■ TASK GOAL: Continue the passage on measurement and experimentation in business from the point where it stops.

A much more useful approach is to look at the issue, pull it apart into as many component parts as possible and ask yourself: I wonder what I could try next? That is experimentation. Look at an issue and say hmmm…I wonder….. Big change can come from little experiments, and if the experiment doesn’t work out…try something different.

The “But”

There is always a “But” and this article is no different, sorry to disillusion you. The “but” is this: Experimentation must be based on measurement, without relevant measurement, experimentation falls flat on its face, is frustrating for everyone and costs lost of money.

You can’t manage what you don’t measure.

It is the continual cycle of measurement, experimentation, more measurement and more experimentation that will have the greatest impact on the sustainable growth of your business.

Case in point

I am going to take you through a real world example that will demonstrate what I mean. The example comes from a client of mine who is an electrician. I have reduced the story down to the bare essentials, and obviously it demonstrates a principle only. How you translate this principle into something that works for you and your business I can’t say from here. My hope is that you will let it stew in your brain for a bit and ask yourself: “I wonder how I can experiment with that principle in my business?”

My client has a number of vans on the road, with a tradesman and apprentice in each van. One of his burning issues was the amount of (un-chargeable) time that his teams spent running to the local suppliers every week to pick up bits and pieces for each job. The vans normally carried some stock (mostly stuff left over from previous jobs) but a lot of time each week was lost because the vans were on the road, shopping. Over the years he had experimented with different ideas, but the issue persisted and he really didn’t know how to make headway with it.

This is what we started working on:

First we set up a way to measure how much time each team spent travelling to buy the bits and pieces, day by day and team by team.

We learnt two things:

  • On average he lost about 11 billable hours per week for all teams combined to “shopping time”
  • One of the teams spent significantly less time shopping than the other three.

Armed with that information we decided to find out what was different for this team.

We found two differences:

  • Their van was tidier than the other vans,
  • They kept rough diary notes about some of the items they were running low on.

Clearly here was the beginning of a solution worth experimenting with.

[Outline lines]
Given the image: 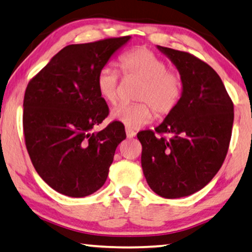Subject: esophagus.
<instances>
[{
	"instance_id": "obj_1",
	"label": "esophagus",
	"mask_w": 252,
	"mask_h": 252,
	"mask_svg": "<svg viewBox=\"0 0 252 252\" xmlns=\"http://www.w3.org/2000/svg\"><path fill=\"white\" fill-rule=\"evenodd\" d=\"M126 133L127 139H131V138L135 137V132H134L133 130H131V129H126Z\"/></svg>"
}]
</instances>
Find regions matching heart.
<instances>
[{"label":"heart","mask_w":252,"mask_h":252,"mask_svg":"<svg viewBox=\"0 0 252 252\" xmlns=\"http://www.w3.org/2000/svg\"><path fill=\"white\" fill-rule=\"evenodd\" d=\"M120 69L126 76L141 79L134 104H123L114 109L111 118L127 129H139L153 121L154 110L160 117L168 115L179 104L183 94L182 77L177 71L167 69L166 63L147 48H135L119 59ZM103 101L115 105L119 101V74L111 67L98 70L95 81Z\"/></svg>","instance_id":"b5f03b06"}]
</instances>
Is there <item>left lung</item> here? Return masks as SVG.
Returning a JSON list of instances; mask_svg holds the SVG:
<instances>
[{"label":"left lung","instance_id":"1","mask_svg":"<svg viewBox=\"0 0 252 252\" xmlns=\"http://www.w3.org/2000/svg\"><path fill=\"white\" fill-rule=\"evenodd\" d=\"M183 82L179 104L156 127L138 133L141 166L151 189L165 198L189 196L205 187L229 149L233 103L212 67L185 51L157 46Z\"/></svg>","mask_w":252,"mask_h":252}]
</instances>
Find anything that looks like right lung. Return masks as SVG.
Instances as JSON below:
<instances>
[{
  "label": "right lung",
  "mask_w": 252,
  "mask_h": 252,
  "mask_svg": "<svg viewBox=\"0 0 252 252\" xmlns=\"http://www.w3.org/2000/svg\"><path fill=\"white\" fill-rule=\"evenodd\" d=\"M131 39L110 38L69 45L28 84L23 131L32 165L51 189L84 197L104 185L115 149L126 138L112 122L95 132L109 107L97 93L98 70Z\"/></svg>",
  "instance_id": "right-lung-1"
}]
</instances>
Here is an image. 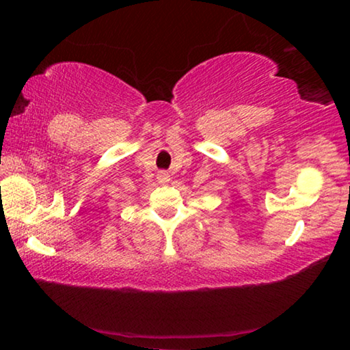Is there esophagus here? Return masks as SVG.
Wrapping results in <instances>:
<instances>
[{
    "mask_svg": "<svg viewBox=\"0 0 350 350\" xmlns=\"http://www.w3.org/2000/svg\"><path fill=\"white\" fill-rule=\"evenodd\" d=\"M157 180L161 183H168L170 182V174L165 173V171H161V173L157 174Z\"/></svg>",
    "mask_w": 350,
    "mask_h": 350,
    "instance_id": "34e87169",
    "label": "esophagus"
}]
</instances>
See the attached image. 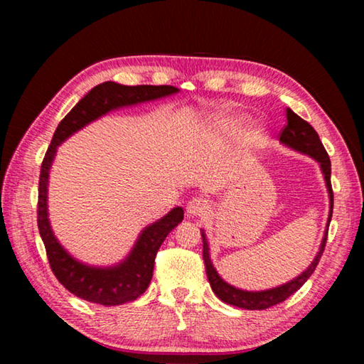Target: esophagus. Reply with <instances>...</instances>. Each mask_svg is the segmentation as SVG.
I'll use <instances>...</instances> for the list:
<instances>
[{
    "mask_svg": "<svg viewBox=\"0 0 364 364\" xmlns=\"http://www.w3.org/2000/svg\"><path fill=\"white\" fill-rule=\"evenodd\" d=\"M208 210V202L204 199V197H194L191 199L186 205V212L191 215V217H197V215H202Z\"/></svg>",
    "mask_w": 364,
    "mask_h": 364,
    "instance_id": "1",
    "label": "esophagus"
}]
</instances>
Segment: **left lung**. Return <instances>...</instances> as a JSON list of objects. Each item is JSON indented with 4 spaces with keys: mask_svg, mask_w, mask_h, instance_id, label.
<instances>
[{
    "mask_svg": "<svg viewBox=\"0 0 364 364\" xmlns=\"http://www.w3.org/2000/svg\"><path fill=\"white\" fill-rule=\"evenodd\" d=\"M286 119H287V123L279 133L281 143H284L286 146L292 147V149L299 152L308 154V156H311L313 159L318 160L319 165H321L326 186H328L329 197H331V212H329V221H328V226H329L331 217H332V208H334V194H332V186H331V159L328 156V152H326L321 139L318 136V133L315 132V128H313L310 123L305 122L304 119H300V117L297 114H294L289 107L286 109ZM200 234H202V242H204L202 257H204L207 278L212 286V291L220 300H223L225 304L245 308V310H267V308L281 304V301H284L286 299L291 297L292 294L297 292L299 289L305 284L306 279L313 274V271L316 269L319 258H321L326 247V241H328V231H326L316 258L313 260L310 267H308L304 273L299 276V278H295L291 282H287V284H282L279 287L268 289V291L247 292V291H241V289L230 286L228 282H225L220 278L217 269L213 268V264L210 262V255H208V244H207L205 234L204 231H200Z\"/></svg>",
    "mask_w": 364,
    "mask_h": 364,
    "instance_id": "obj_1",
    "label": "left lung"
}]
</instances>
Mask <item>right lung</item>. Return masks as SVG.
Wrapping results in <instances>:
<instances>
[{"label":"right lung","instance_id":"obj_1","mask_svg":"<svg viewBox=\"0 0 364 364\" xmlns=\"http://www.w3.org/2000/svg\"><path fill=\"white\" fill-rule=\"evenodd\" d=\"M176 91L178 88L170 85L125 86L115 82L101 83L95 86L83 100H80L77 106L60 120L53 134L51 144L48 147L40 170L38 208H36L38 217H36V221H38V231L43 244H45L49 267H51L54 276L67 291L80 299L106 306L122 305L127 301L136 300L151 284L157 250L165 241V237L168 236V232L178 223H181L184 212L181 207H176L164 218L147 226L141 232L132 254L117 267L93 268L73 260L56 241L48 220V176L54 154H56V147L72 133L80 130L86 123L96 120L97 117L107 114L109 110L152 101L157 97L173 95Z\"/></svg>","mask_w":364,"mask_h":364}]
</instances>
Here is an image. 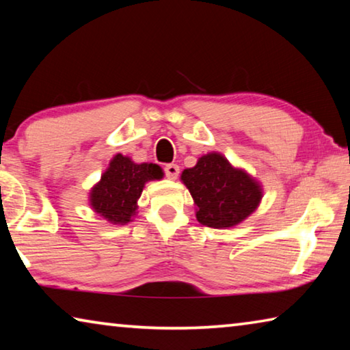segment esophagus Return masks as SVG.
I'll use <instances>...</instances> for the list:
<instances>
[{"label":"esophagus","mask_w":350,"mask_h":350,"mask_svg":"<svg viewBox=\"0 0 350 350\" xmlns=\"http://www.w3.org/2000/svg\"><path fill=\"white\" fill-rule=\"evenodd\" d=\"M163 171H165V176L168 177V179H177V176H179V171H180V168L177 167L176 163H168V165H165V168H163Z\"/></svg>","instance_id":"1"}]
</instances>
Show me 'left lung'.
<instances>
[{
  "mask_svg": "<svg viewBox=\"0 0 350 350\" xmlns=\"http://www.w3.org/2000/svg\"><path fill=\"white\" fill-rule=\"evenodd\" d=\"M182 180L198 205L196 217L211 228L233 227L256 210L260 188L244 171L234 170L221 154L202 156Z\"/></svg>",
  "mask_w": 350,
  "mask_h": 350,
  "instance_id": "obj_1",
  "label": "left lung"
}]
</instances>
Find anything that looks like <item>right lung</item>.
<instances>
[{
  "instance_id": "right-lung-1",
  "label": "right lung",
  "mask_w": 350,
  "mask_h": 350,
  "mask_svg": "<svg viewBox=\"0 0 350 350\" xmlns=\"http://www.w3.org/2000/svg\"><path fill=\"white\" fill-rule=\"evenodd\" d=\"M162 170L156 163H134L122 154L112 159L109 168L91 193V205L112 224H128L137 208L145 182L161 179Z\"/></svg>"
}]
</instances>
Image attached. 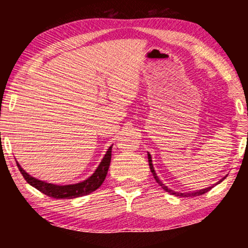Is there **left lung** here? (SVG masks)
I'll return each instance as SVG.
<instances>
[{"label": "left lung", "instance_id": "1", "mask_svg": "<svg viewBox=\"0 0 248 248\" xmlns=\"http://www.w3.org/2000/svg\"><path fill=\"white\" fill-rule=\"evenodd\" d=\"M148 162H149V168H150V171H152V173L154 175V177H155V179H156V182H157L158 184H160V186H162V189L163 190H166L167 192H169V193H171V195H175V196H178V197H196V196H201V195H204V193H206L207 191H210V190L212 189L213 186H210V187H206V189H203V190H199V191H196V192H189V193H181V192H176V191H172V190H170V189H168V186H164L163 183H162V182L160 181V178L157 177V175H156V172H155V170H154V167H153V163H152V156L149 155V154H148ZM225 179V177L223 178V179H220V181L218 182V184L220 183V182H223Z\"/></svg>", "mask_w": 248, "mask_h": 248}]
</instances>
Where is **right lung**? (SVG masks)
I'll use <instances>...</instances> for the list:
<instances>
[{
    "instance_id": "right-lung-1",
    "label": "right lung",
    "mask_w": 248,
    "mask_h": 248,
    "mask_svg": "<svg viewBox=\"0 0 248 248\" xmlns=\"http://www.w3.org/2000/svg\"><path fill=\"white\" fill-rule=\"evenodd\" d=\"M112 147L108 148L106 155L102 158L101 163L99 164L95 172L93 173L90 178H87L86 181L84 182H80V183L70 184V186H56V184H51L46 183V182L39 181V179L33 178L32 176L29 175V173L25 172L17 162L16 163L19 171L23 175L25 181H27L30 186H32L33 187H36L37 190H39V191L44 193V195L56 199H72L77 197H81V196L88 195V193L95 191V190L104 183L108 171V168H109L110 164V158H112Z\"/></svg>"
}]
</instances>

■ REPLY TO THE EXERCISE:
We also decided to measure 2 other things:

  • First we measured what the top 100 most common items were that were used on jobs.
  • Second we worked out that 85% of jobs would require nothing else besides those 100 items.

This gave us some solid base lines to work from.

Stock lists

Putting together all this information we decided to make the top 100 items the standard inventory of each van. At the completion of each job, the team notes on a standard stock list how many of each item they used on that job. When they next pass one of the regular suppliers, they replace everything on the inventory list in the exact same quantity that they have used (and noted on the list) since the last time they went to a shop. And then they start a new list.

Now he is measuring again. The initial impact is significant; he has reduced the non-chargeable shopping time by 50% across the board. There is further work to do; the goal is to have no more un-chargeable shopping time at all, by the end of the current financial year.

Linda Evangelista

For now my client is able to take on an average of 3 extra jobs per week with the same resources. That equates to approximately $25,000 extra profit per year.

Apparently even Linda Evangelista would get out of bed for that!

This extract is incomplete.